In the case of Syria, however, the league’s decision could open the door for broader international sanctions against the al-Assad regime.

The punitive measures come after al-Assad’s failure to abide by an Arab League proposal earlier this month to halt all violence, release detainees, withdraw armed elements from populated areas and allow unfettered access to the nation by journalists and Arab League monitors.

But none of that has happened, according to daily reports streaming out of Syria.

There have been reports of civilian deaths in the last few days and Saturday was no exception. The Local Coordination Committees, a network of opposition groups, reported 21 people dead, including 10 in Homs, the restive city that has emerged as the epicenter of the uprising.

With pressure on Syria ratcheted up, some fear an escalation of brutality in the next few days.

Syria’s representative to the league, Yousef Ahmad, blasted the alliance’s decision as illegal.

He said it was “a eulogy for Arab common action and a blatant announcement that its administration is subordinate to U.S.-Western agendas,” according to the state-run Syrian Arab News Agency.

Earlier Ahmad had reiterated the government’s claim that terrorist gangs were behind the violence and said Syria “made strides” in quelling the violence “despite armed groups’ attempts to foil the plan since it was announced.”

Western leaders welcomed Saturday’s decision.

“After the al-Assad regime flagrantly failed to keep its commitments, the Arab League has demonstrated leadership in its effort to end the crisis and hold the Syrian government accountable,” said U.S. President Barack Obama.
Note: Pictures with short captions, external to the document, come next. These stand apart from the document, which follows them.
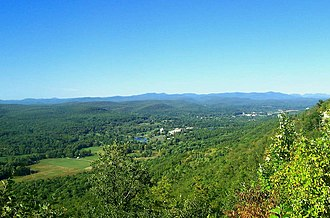 Catskill High Peaks - Seventeen of the thirty-five Catskill High Peaks are visible in this photo, taken from the Shawangunk Ridge above Ellenville. The peaks of Ulster County are in the foreground, with Greene County's Devil's Path at the far right.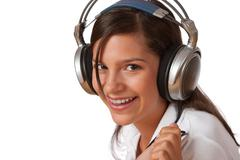 smiling teenager with headphones - stock photo
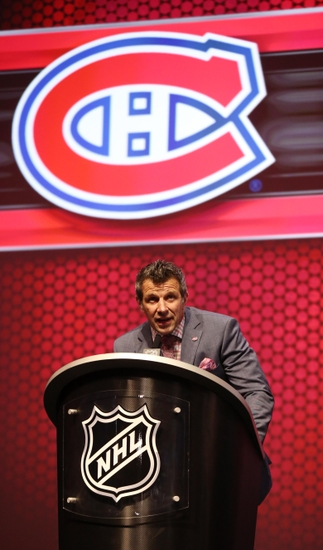 Jun 27, 2014; Philadelphia, PA, USA; Montreal Canadiens general manager Marc Bergevin announces Nikita Scherbak (not pictured) as the number twenty-six overall pick to the Montreal Canadiens in the first round of the 2014 NHL Draft at Wells Fargo Center. Mandatory Credit: Bill Streicher-USA TODAY Sports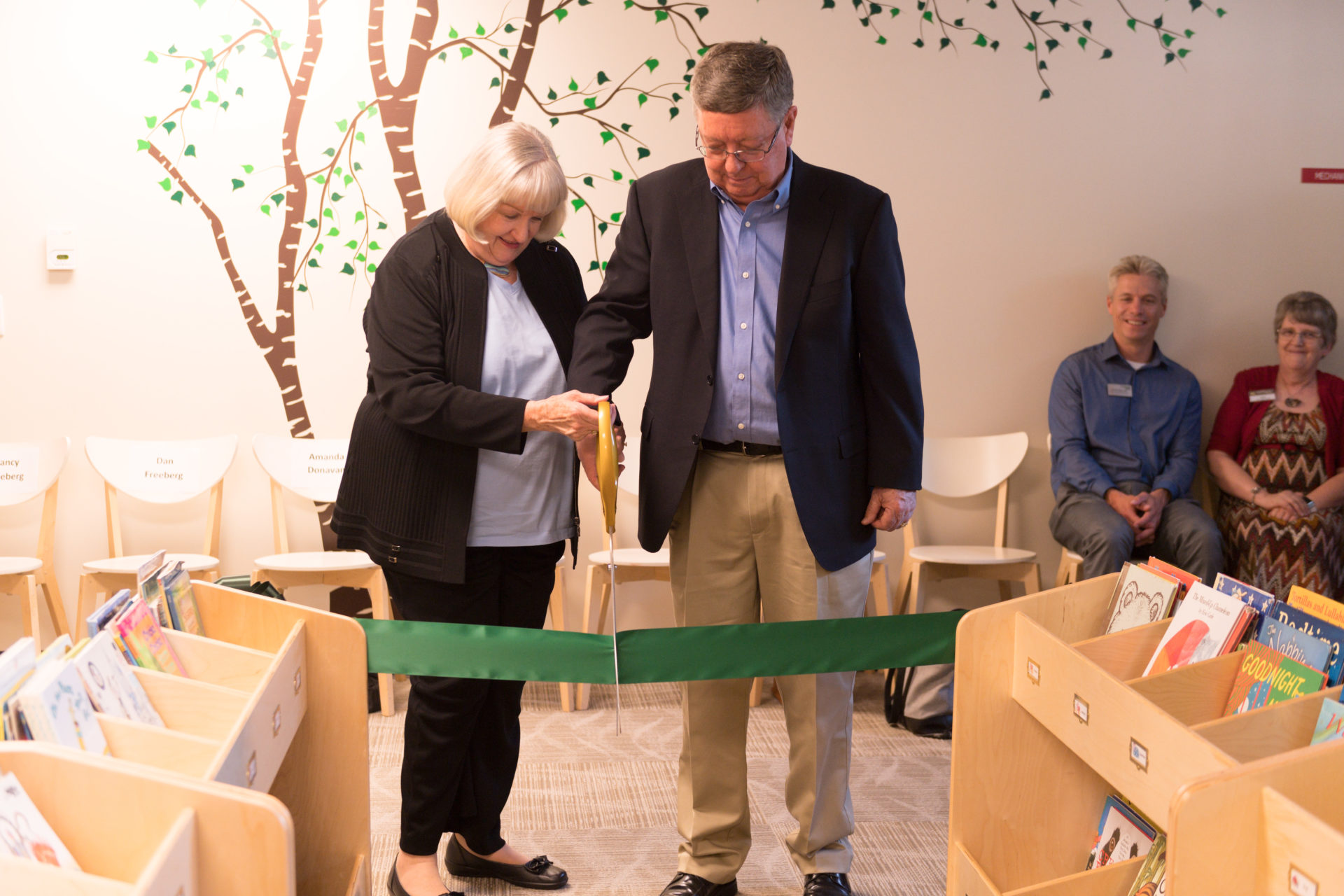 Don and Nancy Freeberg cutting the ribbon at the ECC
“These significant steps expose the increasing diplomatic isolation of a regime that has systematically violated human rights and repressed peaceful protests,” he said in a statement.
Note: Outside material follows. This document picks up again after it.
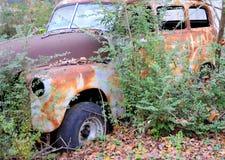 Abandoned vintage car. Stock Photos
U.S. Secretary of State Hillary Clinton echoed those comments, calling the action “strong and historic.”

“The United States commends the principled stand taken by the Arab League and supports full implementation of its efforts to bring a peaceful end to the crisis,” Clinton said in a statement.

French Foreign Minister Alain Juppe said the league’s actions show “that it is time to increase pressure on the Syrian regime.”

Human rights activists have been pushing for weeks for the United Nations to take action and Amnesty International said Saturday that the Arab League’s decision should pave the way for the Security Council.

“Now that the Arab League has taken decisive action, it is time for the U.N. Security Council to finally step up to the plate and deliver an effective international response to Syria’s human rights crisis,” said Philip Luther, the monitoring group’s Middle East and North Africa director.

Human Rights Watch has also urged the Security Council to impose sanctions.

It published a damning 63-page report Friday, based on interviews with victims and witnesses in Homs, that said al-Assad’s regime’s “systematic” crackdown on civilians amounted to crimes against humanity.

The U.N. High Commissioner for Human Rights said earlier this week that more than 3,500 people have been killed in the brutal suppression of dissent since the Syrian uprising began eight months ago.

CNN’s Ben Wedeman and journalist Mohamed Fadel Fahmy in Cairo contributed to this report.